I held my breath, waiting for Grandma to bring the evening to an abrupt halt. Instead, amazingly, the pom-poms began to rock with her laughter. It was the first time I'd ever seen her risk foolishness.

*   *   *

That night I lay in bed with the evening's images spinning before me. I felt energized, as if electrical current were passing through me. Sleep was impossible, I told myself, then dozed, lulled by all the answers to the question of why I was so sad.

I awoke in stages, puzzled by an unfamiliar squeaking sound. Half-asleep, I imagined it was Jeanette Nord's kittens, loose somehow in my room. Then I realized—suddenly and totally—what it was: the scritching and creaking of bedsprings up over my head.

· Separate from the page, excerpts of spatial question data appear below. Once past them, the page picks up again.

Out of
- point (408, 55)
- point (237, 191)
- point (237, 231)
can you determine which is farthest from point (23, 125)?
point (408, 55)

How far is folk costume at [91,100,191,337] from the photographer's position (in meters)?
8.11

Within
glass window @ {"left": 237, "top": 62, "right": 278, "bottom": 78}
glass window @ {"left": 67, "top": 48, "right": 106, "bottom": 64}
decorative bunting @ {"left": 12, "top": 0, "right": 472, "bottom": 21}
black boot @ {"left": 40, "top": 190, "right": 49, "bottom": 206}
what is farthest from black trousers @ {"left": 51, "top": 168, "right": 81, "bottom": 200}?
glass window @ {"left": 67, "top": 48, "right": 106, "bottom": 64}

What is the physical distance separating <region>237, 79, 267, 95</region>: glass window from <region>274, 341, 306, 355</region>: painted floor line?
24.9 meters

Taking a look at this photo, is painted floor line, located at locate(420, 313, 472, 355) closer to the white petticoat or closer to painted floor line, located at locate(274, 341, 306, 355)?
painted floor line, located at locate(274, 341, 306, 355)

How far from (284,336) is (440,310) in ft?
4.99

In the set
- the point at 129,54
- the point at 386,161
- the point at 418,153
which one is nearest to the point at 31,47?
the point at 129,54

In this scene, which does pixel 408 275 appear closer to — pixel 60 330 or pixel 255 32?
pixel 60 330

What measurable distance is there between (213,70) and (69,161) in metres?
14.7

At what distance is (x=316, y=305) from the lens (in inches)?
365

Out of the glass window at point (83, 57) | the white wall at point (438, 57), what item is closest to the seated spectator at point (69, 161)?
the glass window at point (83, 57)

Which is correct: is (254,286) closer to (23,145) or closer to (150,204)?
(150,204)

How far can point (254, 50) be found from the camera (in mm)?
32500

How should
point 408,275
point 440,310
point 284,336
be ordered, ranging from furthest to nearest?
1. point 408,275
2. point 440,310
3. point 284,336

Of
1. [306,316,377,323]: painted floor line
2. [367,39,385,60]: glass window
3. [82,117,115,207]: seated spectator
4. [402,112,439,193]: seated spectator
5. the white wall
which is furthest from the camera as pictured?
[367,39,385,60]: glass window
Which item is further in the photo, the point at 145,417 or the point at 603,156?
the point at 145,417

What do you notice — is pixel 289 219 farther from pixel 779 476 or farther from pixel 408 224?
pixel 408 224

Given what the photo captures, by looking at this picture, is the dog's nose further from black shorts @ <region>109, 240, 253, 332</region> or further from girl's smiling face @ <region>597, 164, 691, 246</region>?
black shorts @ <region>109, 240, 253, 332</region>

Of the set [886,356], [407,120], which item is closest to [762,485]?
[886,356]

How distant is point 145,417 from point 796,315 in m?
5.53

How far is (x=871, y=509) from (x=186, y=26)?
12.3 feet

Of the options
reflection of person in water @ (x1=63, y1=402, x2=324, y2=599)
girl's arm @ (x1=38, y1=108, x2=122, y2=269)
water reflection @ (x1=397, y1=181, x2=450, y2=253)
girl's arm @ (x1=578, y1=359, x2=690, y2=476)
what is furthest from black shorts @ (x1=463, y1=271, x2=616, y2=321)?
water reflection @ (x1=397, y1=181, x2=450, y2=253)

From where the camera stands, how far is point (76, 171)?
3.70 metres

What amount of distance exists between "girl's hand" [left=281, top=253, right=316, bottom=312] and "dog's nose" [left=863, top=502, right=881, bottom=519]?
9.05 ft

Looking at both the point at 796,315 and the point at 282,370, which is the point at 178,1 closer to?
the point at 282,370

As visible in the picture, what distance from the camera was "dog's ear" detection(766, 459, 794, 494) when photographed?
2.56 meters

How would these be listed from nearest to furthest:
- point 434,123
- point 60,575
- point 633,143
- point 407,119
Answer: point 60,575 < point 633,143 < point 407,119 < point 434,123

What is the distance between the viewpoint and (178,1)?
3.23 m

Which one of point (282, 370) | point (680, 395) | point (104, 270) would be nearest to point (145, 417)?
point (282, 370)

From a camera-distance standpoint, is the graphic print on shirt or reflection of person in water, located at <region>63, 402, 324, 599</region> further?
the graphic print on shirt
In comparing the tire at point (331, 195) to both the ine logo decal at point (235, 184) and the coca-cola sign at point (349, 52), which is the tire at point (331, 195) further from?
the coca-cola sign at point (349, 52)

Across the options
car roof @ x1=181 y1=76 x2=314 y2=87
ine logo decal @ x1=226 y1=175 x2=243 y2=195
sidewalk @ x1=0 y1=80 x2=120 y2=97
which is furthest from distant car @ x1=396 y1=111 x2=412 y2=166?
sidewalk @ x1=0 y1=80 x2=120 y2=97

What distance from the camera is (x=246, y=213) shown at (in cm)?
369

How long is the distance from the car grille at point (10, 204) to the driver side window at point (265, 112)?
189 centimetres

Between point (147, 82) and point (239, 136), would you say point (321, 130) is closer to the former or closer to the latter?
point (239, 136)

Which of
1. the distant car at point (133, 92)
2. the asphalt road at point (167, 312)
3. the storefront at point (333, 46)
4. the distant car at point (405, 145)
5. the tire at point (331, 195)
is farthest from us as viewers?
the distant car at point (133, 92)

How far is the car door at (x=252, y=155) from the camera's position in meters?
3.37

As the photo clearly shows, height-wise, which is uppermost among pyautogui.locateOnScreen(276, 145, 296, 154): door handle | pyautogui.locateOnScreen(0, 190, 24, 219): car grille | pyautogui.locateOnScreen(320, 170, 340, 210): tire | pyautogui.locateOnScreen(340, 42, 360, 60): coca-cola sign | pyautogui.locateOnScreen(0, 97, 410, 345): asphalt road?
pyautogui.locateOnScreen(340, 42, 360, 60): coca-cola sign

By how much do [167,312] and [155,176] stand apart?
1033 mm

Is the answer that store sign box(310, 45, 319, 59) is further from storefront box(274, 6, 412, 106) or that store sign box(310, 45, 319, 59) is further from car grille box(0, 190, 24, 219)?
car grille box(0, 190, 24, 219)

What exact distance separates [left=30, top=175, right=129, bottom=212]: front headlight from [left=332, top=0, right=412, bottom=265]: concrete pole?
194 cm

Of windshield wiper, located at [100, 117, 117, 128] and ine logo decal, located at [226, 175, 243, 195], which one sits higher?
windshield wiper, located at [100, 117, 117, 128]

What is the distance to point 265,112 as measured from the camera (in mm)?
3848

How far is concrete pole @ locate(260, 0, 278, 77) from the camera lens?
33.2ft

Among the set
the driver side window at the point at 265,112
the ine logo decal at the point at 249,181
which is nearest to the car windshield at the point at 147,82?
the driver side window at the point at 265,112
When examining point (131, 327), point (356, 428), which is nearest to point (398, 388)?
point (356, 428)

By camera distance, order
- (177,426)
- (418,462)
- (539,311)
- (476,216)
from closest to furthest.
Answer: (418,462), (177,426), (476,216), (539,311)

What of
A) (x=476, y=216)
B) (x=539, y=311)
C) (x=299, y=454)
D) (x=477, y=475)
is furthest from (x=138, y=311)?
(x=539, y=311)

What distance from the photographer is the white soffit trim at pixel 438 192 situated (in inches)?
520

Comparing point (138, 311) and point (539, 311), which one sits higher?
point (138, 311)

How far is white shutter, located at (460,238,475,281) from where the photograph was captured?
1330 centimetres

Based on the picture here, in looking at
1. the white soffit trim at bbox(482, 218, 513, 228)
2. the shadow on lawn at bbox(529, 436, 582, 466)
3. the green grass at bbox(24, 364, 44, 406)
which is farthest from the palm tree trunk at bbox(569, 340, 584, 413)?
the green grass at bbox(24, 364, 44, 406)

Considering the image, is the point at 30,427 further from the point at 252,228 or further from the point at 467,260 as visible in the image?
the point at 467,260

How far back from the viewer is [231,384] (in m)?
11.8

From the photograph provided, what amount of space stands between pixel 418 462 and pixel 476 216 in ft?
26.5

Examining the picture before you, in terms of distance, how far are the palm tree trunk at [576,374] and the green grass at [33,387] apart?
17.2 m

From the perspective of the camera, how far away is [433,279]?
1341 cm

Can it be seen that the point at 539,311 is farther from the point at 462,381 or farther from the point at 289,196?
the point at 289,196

Low, murmuring voices followed—nothing like their doing-the-dishes talking. “Please” was the only word—Rita's—that I could make out.

I knew I had no business listening—that I should be blocking them out with sober thoughts: Jesus dying on the cross, bullets ripping through President Kennedy's head, ink needles stuck into Roberta's customers. But my thigh muscles shook and my mind raced wonderfully with what, during a girls-only assembly, Sister Margaret Frances had called “impure thoughts.” I kept imagining them up there, half-naked and feverish—like lovers on the covers
of paperbacks. I drew my pillow slowly toward me, kissing it first with my mouth closed and then with it open. The tip of my tongue poked out, touching the dry fuzzy cloth. “Please,” I whispered. “Please.”